The WB200 is versatile, too, much more so than the less expensive options mentioned above. The fork mount can be easily swapped between standard 9mm quick release and 15mm thru-axle compatibility — simply pull the lockable quick release axle out of the rack head, flip a small switch, and voila, the rack is now ready for a 15mm thru-axle fork. The process takes less than 30 seconds, and is far easier than messing with adapters.
Security is excellent; both the crossbars and trays can be locked in place, and both 9mm quick release and 15mm thru-axle bikes can be locked to the rack.
It should be noted that we tested the latest version of the WB200, which will hit shops in the next month or so. Whispbar’s first stab at the WB200 was not the company’s best work — the connection between the crossbars and the bike trays was poorly designed on the first set we received last fall, and the racks quickly developed a heinous rattle. The trays were never in danger of failing or falling off, but the noise was unbearable, as if a gnome was wailing on the roof with a tiny hammer. The latest version has solved this problem by improving the tray/crossbar interface.
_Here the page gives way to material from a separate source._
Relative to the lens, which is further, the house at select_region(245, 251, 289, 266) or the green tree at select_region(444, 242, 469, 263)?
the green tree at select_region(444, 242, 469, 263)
If you’re driving a clunker, the Whispbar system is probably not a particularly attractive option. You pay a premium not only for the versatility and security, but also for the looks. But if you’ve spent serious cash on a car and don’t want to deface it with an ugly, bulbous rack system, the Whispbar is a fantastic option, perhaps the best combination of design chops and clever engineering on the market.